We concluded with a reminder to ordinary citizens and those charged with governance of the important role each plays in promoting accountability and service delivery in their societies.

 

 

 

ACTIVITY REPORT: COMMUNITY ENGAGEMENT PLATFORM (CEP), MOROTO & NAPAK

 

In a bid to increase active citizenship on community platforms to promote accountability and service delivery, we engaged ordinary citizens and opinion leaders of Moroto and Napak districts, at village level once again. We continuously discussed the status of service delivery in these villages, with a focus on various sectors from health to education to infrastructure to security and natural resources.

 

Whereas the government has set-up interventions such as community schools, health centres, mining sites, police posts, construction of latrines in schools and drilling of boreholes, participants are constantly heavy-laden with gaps in these interventions and raised the following issues for action;

 

Lack of implementation of by-laws and ordinances with regards to households without latrines and any other places of convenience. Open defecation is still a very big problem in Karamoja region and this may cause an outbreak of cholera.

There is a constant lack of drugs in health centres.  “We don’t have an ambulance in Rupa health centre and also the drugs are not enough, they always send us to buy from a clinic yet we don’t have money.” Participant.  In addition, the health centres are sparsely located and moreover nurses report late for duty or even don’t show up at all.

‘’No dormitories for pupils in boarding school, they study in classrooms during the day, and sleep in them at night.’’ Said a participant who also voiced that the schools are long distances for these pupils to walk to and from on a daily.

In addition, to lack of accountability from the schools to parents on the different cash and in kind contributions, such as, registration fees, medical fees, cement, there’s a gap in monitoring of schools by the school inspector because issues raised in PTA meeting reports are not addressed.

Participants acknowledged that learning materials distributed only favour children whose parents can read and write and those with illiterate parents haven’t been learning in any way.
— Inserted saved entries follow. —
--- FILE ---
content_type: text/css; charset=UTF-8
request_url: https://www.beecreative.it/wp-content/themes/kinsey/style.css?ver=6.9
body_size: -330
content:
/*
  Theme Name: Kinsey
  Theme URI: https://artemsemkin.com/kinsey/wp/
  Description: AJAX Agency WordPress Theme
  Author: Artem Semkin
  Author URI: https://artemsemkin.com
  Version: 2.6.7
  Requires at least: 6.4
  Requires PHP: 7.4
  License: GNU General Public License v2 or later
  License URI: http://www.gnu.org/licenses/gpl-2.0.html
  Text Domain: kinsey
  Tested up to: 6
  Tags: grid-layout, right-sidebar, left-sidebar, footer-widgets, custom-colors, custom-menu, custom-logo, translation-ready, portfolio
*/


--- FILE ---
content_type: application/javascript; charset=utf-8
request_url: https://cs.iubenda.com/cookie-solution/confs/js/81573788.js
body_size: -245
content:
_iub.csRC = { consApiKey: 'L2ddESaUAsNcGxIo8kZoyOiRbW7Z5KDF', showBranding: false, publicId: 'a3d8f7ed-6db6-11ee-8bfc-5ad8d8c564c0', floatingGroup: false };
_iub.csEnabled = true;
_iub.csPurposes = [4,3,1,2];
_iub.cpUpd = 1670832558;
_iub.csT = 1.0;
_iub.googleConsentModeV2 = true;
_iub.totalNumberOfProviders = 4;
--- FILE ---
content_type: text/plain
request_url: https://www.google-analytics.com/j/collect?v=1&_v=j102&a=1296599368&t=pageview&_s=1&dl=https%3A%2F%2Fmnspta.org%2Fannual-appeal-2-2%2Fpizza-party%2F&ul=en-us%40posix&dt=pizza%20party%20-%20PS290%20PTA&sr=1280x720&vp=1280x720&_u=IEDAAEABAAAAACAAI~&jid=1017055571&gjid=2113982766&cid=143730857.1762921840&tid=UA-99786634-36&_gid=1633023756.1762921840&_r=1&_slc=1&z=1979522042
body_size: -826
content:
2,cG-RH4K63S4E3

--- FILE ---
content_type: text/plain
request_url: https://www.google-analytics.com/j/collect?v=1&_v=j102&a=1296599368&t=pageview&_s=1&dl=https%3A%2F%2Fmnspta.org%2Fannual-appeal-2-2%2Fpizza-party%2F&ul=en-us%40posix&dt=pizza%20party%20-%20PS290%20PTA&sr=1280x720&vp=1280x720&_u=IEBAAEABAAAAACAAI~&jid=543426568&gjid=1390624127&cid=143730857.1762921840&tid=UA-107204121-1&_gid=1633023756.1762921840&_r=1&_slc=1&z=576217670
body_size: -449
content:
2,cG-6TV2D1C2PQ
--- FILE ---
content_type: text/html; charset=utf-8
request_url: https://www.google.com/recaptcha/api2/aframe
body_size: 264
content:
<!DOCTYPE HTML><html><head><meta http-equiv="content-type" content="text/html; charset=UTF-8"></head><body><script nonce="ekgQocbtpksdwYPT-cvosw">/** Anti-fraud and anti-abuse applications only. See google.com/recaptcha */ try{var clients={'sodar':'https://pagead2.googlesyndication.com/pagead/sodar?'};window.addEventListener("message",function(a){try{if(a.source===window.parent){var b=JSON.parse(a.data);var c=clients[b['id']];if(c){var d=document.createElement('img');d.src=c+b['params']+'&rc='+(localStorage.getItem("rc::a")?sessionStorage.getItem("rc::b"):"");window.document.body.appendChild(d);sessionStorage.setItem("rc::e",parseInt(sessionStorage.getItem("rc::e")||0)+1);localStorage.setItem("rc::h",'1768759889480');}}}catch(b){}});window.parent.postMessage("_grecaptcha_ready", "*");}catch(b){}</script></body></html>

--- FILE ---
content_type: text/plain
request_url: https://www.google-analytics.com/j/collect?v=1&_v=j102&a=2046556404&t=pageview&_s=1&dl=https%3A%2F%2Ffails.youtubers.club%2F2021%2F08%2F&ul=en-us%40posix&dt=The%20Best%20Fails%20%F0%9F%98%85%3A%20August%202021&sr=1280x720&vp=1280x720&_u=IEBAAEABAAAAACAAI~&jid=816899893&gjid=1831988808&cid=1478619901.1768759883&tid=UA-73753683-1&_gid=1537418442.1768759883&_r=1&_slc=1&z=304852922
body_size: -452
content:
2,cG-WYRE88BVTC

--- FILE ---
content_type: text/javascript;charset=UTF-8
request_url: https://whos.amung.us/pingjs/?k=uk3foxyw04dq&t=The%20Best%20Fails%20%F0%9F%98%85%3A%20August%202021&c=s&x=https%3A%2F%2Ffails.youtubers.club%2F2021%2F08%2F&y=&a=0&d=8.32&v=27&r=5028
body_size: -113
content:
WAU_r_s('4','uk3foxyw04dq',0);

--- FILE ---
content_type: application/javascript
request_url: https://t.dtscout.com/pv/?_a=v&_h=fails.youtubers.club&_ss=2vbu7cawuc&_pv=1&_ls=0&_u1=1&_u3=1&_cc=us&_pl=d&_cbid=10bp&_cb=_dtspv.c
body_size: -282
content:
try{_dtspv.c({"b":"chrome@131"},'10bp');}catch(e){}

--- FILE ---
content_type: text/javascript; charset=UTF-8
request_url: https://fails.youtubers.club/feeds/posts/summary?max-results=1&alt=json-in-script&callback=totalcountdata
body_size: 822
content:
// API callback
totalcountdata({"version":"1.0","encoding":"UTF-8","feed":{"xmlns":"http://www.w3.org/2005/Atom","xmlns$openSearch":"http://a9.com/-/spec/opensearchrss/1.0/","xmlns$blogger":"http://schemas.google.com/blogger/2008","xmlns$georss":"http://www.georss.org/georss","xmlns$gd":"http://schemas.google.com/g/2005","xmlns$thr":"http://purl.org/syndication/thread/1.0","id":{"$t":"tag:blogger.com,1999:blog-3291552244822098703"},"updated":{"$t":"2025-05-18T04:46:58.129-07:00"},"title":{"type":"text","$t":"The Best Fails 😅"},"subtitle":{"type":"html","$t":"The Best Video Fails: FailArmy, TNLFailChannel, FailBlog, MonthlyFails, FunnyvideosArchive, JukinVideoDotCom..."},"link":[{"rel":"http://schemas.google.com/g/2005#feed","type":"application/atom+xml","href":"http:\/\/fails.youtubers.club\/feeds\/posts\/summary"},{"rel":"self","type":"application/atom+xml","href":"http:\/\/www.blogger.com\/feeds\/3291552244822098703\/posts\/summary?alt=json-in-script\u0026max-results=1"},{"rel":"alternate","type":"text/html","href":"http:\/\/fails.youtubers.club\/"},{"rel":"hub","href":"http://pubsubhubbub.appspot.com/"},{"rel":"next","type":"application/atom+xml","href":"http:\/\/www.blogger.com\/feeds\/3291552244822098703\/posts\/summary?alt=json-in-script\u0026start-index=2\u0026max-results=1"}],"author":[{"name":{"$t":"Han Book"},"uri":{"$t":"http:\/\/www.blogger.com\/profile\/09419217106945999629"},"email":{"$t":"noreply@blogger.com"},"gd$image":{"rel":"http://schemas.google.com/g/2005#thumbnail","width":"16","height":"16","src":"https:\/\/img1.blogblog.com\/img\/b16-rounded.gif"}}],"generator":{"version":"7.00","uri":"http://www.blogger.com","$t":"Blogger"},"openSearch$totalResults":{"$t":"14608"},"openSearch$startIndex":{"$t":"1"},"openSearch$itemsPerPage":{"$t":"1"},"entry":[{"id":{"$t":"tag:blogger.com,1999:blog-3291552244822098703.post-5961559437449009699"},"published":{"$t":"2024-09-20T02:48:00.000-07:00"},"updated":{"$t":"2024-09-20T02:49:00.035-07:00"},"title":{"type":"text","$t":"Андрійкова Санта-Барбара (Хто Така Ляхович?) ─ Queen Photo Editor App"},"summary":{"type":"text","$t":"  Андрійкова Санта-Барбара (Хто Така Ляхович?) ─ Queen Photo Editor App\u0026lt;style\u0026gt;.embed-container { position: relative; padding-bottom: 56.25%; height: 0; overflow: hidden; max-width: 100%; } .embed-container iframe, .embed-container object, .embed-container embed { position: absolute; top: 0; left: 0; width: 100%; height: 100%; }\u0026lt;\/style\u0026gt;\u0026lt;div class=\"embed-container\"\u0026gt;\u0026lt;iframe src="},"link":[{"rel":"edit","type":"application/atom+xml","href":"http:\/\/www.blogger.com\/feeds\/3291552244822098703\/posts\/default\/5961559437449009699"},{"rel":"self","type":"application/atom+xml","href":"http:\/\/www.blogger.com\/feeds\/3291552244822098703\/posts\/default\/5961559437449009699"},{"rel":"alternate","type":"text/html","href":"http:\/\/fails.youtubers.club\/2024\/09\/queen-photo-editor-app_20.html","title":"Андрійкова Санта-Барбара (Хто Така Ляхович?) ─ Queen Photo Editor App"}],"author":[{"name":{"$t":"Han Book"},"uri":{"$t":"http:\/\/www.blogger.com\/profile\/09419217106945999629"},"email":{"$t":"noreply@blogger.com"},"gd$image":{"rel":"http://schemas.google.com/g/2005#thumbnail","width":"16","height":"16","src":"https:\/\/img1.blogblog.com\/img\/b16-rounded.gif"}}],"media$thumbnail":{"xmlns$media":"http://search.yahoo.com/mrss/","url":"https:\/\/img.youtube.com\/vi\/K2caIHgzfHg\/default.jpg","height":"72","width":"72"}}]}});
Unfavourable conditions of fees payments and school requirements such as hand sanitisers. ‘’Schools have opened but we are conditioned to pay full fees for our children to be admitted in school despite the income drawbacks caused by COVID-19.’’
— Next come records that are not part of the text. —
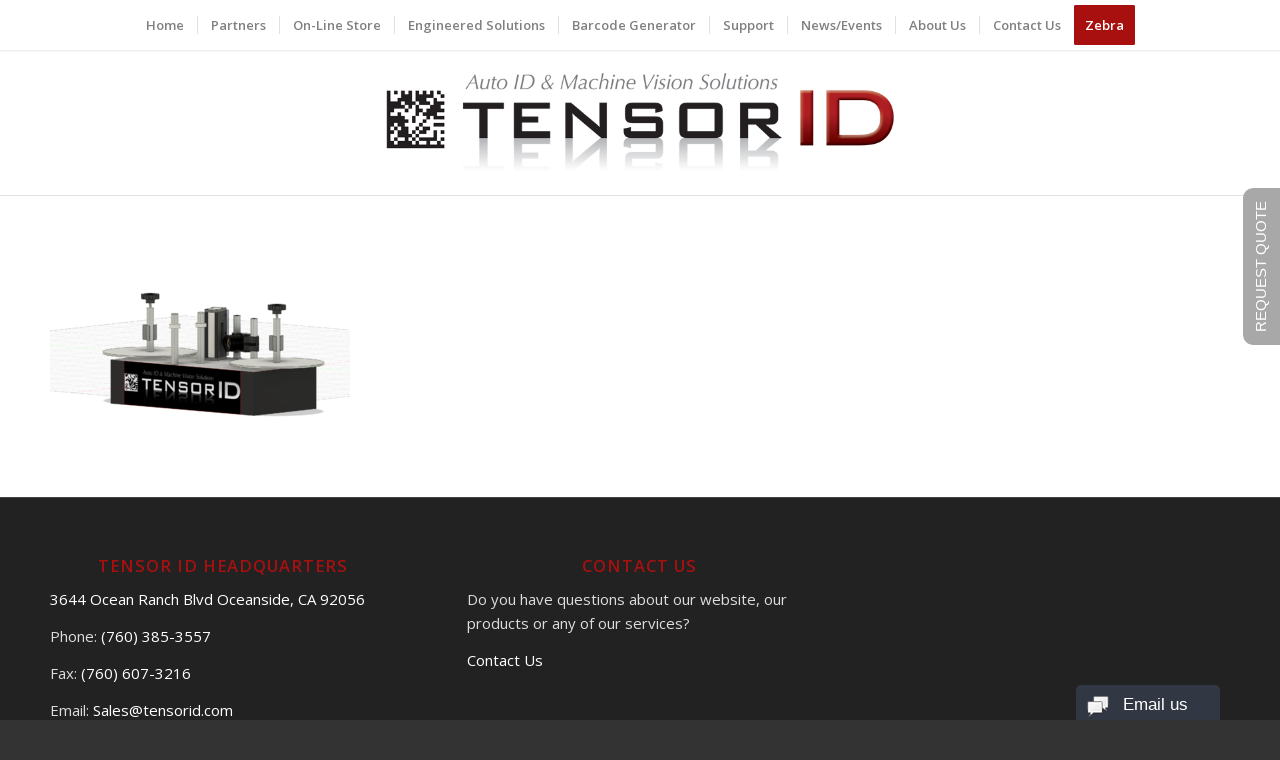

--- FILE ---
content_type: text/css
request_url: https://tensorid.com/wp-content/themes/tensor-child/style.css?ver=5.1.1
body_size: -66
content:
/*
Theme Name:			Tensor ID
Theme URI:			
Description:		Enfold Child theme for Tensor ID
Author:				David Rebosio for TensorID
Author URI:			http://www.DavidRebosio.com
Template:			enfold
Version:			0.1.0
*/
Infrastructure; Poor road network to Mussupo parish, the bridge is also down and during rainy seasons, no economic activity takes place across including pupils being blocked from going to school.

Scarcity of water; The functioning boreholes within the communities are very few compared to the populations. ‘’ Cow dams are not in place and this is causing congestion at the borehole because even cows come to drink at the borehole.’’ Consequently, Water User Committees are not performing their roles and because of that, the few boreholes available are not well maintained and are out of use.
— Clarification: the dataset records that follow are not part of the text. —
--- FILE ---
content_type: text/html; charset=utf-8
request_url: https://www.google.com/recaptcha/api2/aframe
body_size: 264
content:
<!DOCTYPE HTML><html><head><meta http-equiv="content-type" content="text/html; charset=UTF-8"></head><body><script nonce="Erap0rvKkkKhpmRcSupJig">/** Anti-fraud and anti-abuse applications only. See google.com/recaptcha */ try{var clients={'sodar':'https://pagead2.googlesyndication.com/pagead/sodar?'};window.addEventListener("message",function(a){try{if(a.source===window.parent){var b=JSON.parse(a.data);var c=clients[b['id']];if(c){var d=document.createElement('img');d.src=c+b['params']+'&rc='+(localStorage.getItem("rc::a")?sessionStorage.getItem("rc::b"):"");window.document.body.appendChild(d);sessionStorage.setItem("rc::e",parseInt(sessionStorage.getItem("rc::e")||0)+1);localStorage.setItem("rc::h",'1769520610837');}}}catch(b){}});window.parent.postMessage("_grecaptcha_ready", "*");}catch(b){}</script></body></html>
Natural resources; Community members complained about being over worked and yet the biggest percentage of the marble and gold mined goes to the sub-county.

Security; Raring animals in the community has become a source of insecurity. ‘’Our biggest problem here is insecurity, the Gie and the Bokora are a problem, they have finished all our cows and we are left with nothing.” Participant. Corruption and high rates of bribery in the police department, resulting into unresolved cases.

Open fire exchange between police and raiders which puts lives of ordinary citizens within these areas in jeopardy.

Absenteeism of sub-county representatives. They are out of reach.

Rise in rape crimes. Cases reported are never resolved. Perpetrators are released shortly after arrests. The girls raped agonizingly live with these perpetrators in the same community.

 

Opinion leaders present, certified that as much as all these issues have been raised out of the different individual experiences, they affect the entire community and called for joint effort in improvement of service delivery in the respective areas, with citizenry attention to what should be achieved and by whom.

 

In order to further bring these to the responsiveness and action of duty bearers in Local Government, we mobilised representatives from these platforms to participate in the district dialogues.